EL FUEGO DEL CIELO... I

EL  FUEGO  DEL  CIELO... I ¿Te acuerdas de la noche cuando te llamé para que vieras el cielo? Estabas distraído viendo una de tus telenovelas favoritas —como siempre, la maldita televisión—, y saliste encandilado, pero cuando miraste arriba quedaste hechizado. No era para menos: la Luna, que estaba en creciente, se veía casi pegada a un lucero brillante que se imponía por encima de las otras estrellas. Por supuesto, los dos astros dominaban el espacio oscuro de la noche, y los dos, tú y yo, quedamos un momento embelesados viendo el espectáculo en silencio mientras el televisor tronaba adentro con el melodrama.

—¡Qué bacano!, dijiste en un tono de admiración con esa forma juvenil de decir las cosas que yo tanto adoro, como se acostumbra hablar en los barrios de nuestro sector; y yo que veía en tus ojos las dos lucecitas de los astros reflejadas te dije que te regalaba la noche, “te la regalo, la noche que en la ciudad nadie se detiene a ver; es tuya, seguro que nadie más está viendo esta belleza”. Luego me miraste y vi los ojos grandes, ya sin el brillo de los astros, las pestañas densas, el rostro sereno, tu rostro de formas armoniosas, bellas.

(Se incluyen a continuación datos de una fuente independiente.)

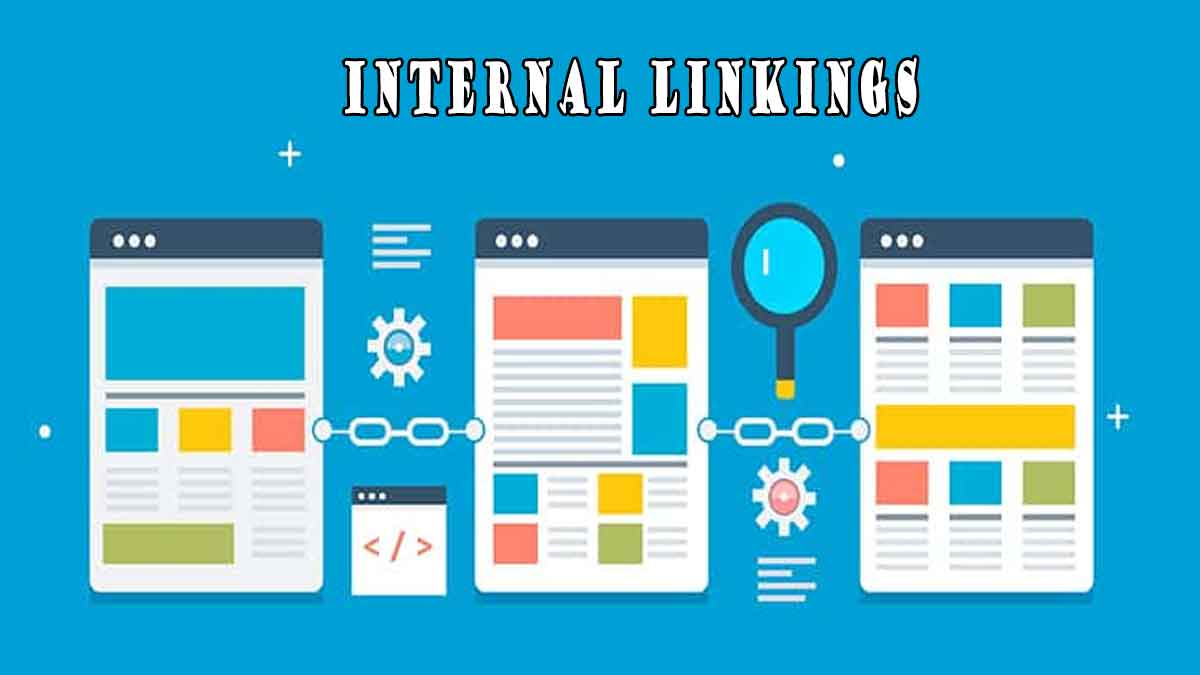Why the Site Structure and Internal Linkings are important for SEO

Los televidentes de la casa salieron a ver qué era lo que mirábamos; miraron al cielo curiosos y luego asombrados a nosotros: no podían creer que nos perdiéramos la fabulosa telenovela y en cambio nos entretuviéramos viendo algo tan insignificante. Para ellos sin duda era una tontería salirse de ver televisión al frío solamente para contemplar la noche. “Ahí estamos los dos, tú y yo brillando en amor por todo lo alto” te dije señalando al cielo cuando los de la casa volvieron a su programa. Miraste en silencio un rato más al cielo y luego volviéndote a mí con cierta picardía dijiste que la comparación era muy mala. Si los dos astros eran la Luna y posiblemente Marte, estarían a millones de kilómetros uno del otro; además uno era de género femenino y el otro masculino, luego no encajaba con la pretendida metáfora.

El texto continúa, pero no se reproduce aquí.